Reporting In NoSQL
I was on the Herding Code podcast the other night and it was a ton of fun – I managed to hijack the conversation a number of times and make K. Scott Allen wonder why he even showed up. At one point he just flat out said
“… this podcast has left me… so confused…”
It was good fun :). One of the things we discussed was NoSQL and we ran over many of the same questions that I’ve been asked over the years with respect to using an object database. In fact, since then, I’ve received a number of emails asking me these very questions once again! Which is great! It means people are thinking it through and that’s all I could really ask for :).
Instead of carrying on 3 email threads and some thoughts on Twitter – I’ll “put it on the blog” so people can flame me :).
The Phantom Limb
Put as gently as I can –
relational systems are an answer to a problem that we faced 30 years ago. What you’re doing now is nothing other than compensating for a lack of imagination from the platform developers. Think about it – we code using Object Oriented approaches, we store those objects in a relational system.
Imagine, if you will, going to a bank with your paycheck. You deposit your money and the teller has to pull out a complex bit of machinery in order to put your money in the vault. You might just ask the teller:
“Excuse me, but WTF are you doing?”
The teller looks back at you and says…
“Huh? We store our currency in
Gold Dinar which allows us to correlate our records with Asian and Middle Eastern countries as well as run reports with Byzantine baselines.”
Banks and the Byzantine empire roughly correspond to 2010 and the technically pubescent 70s and 80s. You might think I’m reaching here – but I’m really not.
Storing an application’s data in a system built to run millions of transactions a second is complete… insanity
. Notice I didn’t say “transacting” – I said “storing”. More on this below.
What About Reporting?
This is, by far, the number one question I get asked. And my answer, which I’m sure is super aggravating is “what about it?”. Think of this in terms of programming – what are the needs here, what are the requirements?
Generally speaking, reporting is “the proving” of your application’s validity – its relevance to the business people who’ve hired you and the only measure of “was this worth it?”. You should actually be thinking of this first, before you code anything, as it will be the thing that gets you fired when the application you’ve created sucks and people hate it. OR it will be the thing that makes you a hero with a lifelong contract that comes with all the love in the world. It’s the proof of your skill – are people buying/using/paying attention?
The answer seems obvious – you need to store this information in some kind of system that allows you to
lie through your teeth and construct false reports that make you look awesome allow you to report accurately and ask various questions. A database, if you will.
So yes – you don’t want to be storing this kind of information in an Object or Document database – you want something that allows you to make associations on the fly, calculations on the fly – aggregations based on historical data that isn’t subject to change or corruption based on the need to always be online.

### Task inputs:
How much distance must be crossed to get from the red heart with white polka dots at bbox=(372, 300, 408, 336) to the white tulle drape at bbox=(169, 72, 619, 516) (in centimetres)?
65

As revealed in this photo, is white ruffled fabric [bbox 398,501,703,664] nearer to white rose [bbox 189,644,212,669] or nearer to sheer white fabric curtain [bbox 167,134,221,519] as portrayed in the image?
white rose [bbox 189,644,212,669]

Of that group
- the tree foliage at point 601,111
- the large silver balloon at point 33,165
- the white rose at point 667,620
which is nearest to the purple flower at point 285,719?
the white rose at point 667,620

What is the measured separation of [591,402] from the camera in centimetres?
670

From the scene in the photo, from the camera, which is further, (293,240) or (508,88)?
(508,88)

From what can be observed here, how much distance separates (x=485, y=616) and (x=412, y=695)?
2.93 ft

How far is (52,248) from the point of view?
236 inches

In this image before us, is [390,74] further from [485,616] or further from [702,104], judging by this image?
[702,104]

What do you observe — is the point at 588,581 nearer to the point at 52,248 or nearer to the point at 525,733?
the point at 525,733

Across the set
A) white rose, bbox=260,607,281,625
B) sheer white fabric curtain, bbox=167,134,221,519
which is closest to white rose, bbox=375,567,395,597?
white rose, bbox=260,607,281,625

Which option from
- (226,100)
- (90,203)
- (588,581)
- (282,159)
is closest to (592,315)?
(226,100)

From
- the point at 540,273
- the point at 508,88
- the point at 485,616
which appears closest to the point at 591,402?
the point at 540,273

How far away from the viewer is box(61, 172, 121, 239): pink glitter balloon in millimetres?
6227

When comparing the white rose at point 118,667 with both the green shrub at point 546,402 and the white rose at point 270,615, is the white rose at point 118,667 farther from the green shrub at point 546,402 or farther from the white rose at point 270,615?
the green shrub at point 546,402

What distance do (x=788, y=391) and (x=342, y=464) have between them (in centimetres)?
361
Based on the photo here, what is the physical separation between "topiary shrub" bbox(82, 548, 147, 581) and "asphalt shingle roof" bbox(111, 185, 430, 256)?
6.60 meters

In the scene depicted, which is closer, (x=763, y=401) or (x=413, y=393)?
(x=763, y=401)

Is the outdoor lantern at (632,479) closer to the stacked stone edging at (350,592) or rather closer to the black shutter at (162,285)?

### Written exercise 1:
Reproduce the passage of the NoSQL reporting post from "Banks and the" to "What About Reporting?", word for word.
### Written exercise 2:
Transcribe the records verbatim from their first line through the line containing "6.60 meters", including both of those lines.

### Expected answer 1:
Banks and the Byzantine empire roughly correspond to 2010 and the technically pubescent 70s and 80s. You might think I’m reaching here – but I’m really not.
Storing an application’s data in a system built to run millions of transactions a second is complete… insanity
. Notice I didn’t say “transacting” – I said “storing”. More on this below.
What About Reporting?

### Expected answer 2:
How much distance must be crossed to get from the red heart with white polka dots at bbox=(372, 300, 408, 336) to the white tulle drape at bbox=(169, 72, 619, 516) (in centimetres)?
65

As revealed in this photo, is white ruffled fabric [bbox 398,501,703,664] nearer to white rose [bbox 189,644,212,669] or nearer to sheer white fabric curtain [bbox 167,134,221,519] as portrayed in the image?
white rose [bbox 189,644,212,669]

Of that group
- the tree foliage at point 601,111
- the large silver balloon at point 33,165
- the white rose at point 667,620
which is nearest to the purple flower at point 285,719?
the white rose at point 667,620

What is the measured separation of [591,402] from the camera in centimetres?
670

From the scene in the photo, from the camera, which is further, (293,240) or (508,88)?
(508,88)

From what can be observed here, how much distance separates (x=485, y=616) and (x=412, y=695)?
2.93 ft

How far is (52,248) from the point of view?
236 inches

In this image before us, is [390,74] further from [485,616] or further from [702,104], judging by this image?
[702,104]

What do you observe — is the point at 588,581 nearer to the point at 52,248 or nearer to the point at 525,733?
the point at 525,733

Across the set
A) white rose, bbox=260,607,281,625
B) sheer white fabric curtain, bbox=167,134,221,519
which is closest to white rose, bbox=375,567,395,597?
white rose, bbox=260,607,281,625

Which option from
- (226,100)
- (90,203)
- (588,581)
- (282,159)
is closest to (592,315)?
(226,100)

From
- the point at 540,273
- the point at 508,88
- the point at 485,616
which appears closest to the point at 591,402?
the point at 540,273

How far away from the viewer is box(61, 172, 121, 239): pink glitter balloon in millimetres?
6227

When comparing the white rose at point 118,667 with both the green shrub at point 546,402 and the white rose at point 270,615, is the white rose at point 118,667 farther from the green shrub at point 546,402 or farther from the white rose at point 270,615?
the green shrub at point 546,402

What distance do (x=788, y=391) and (x=342, y=464) have between them (in centimetres)?
361
Based on the photo here, what is the physical separation between "topiary shrub" bbox(82, 548, 147, 581) and "asphalt shingle roof" bbox(111, 185, 430, 256)?
6.60 meters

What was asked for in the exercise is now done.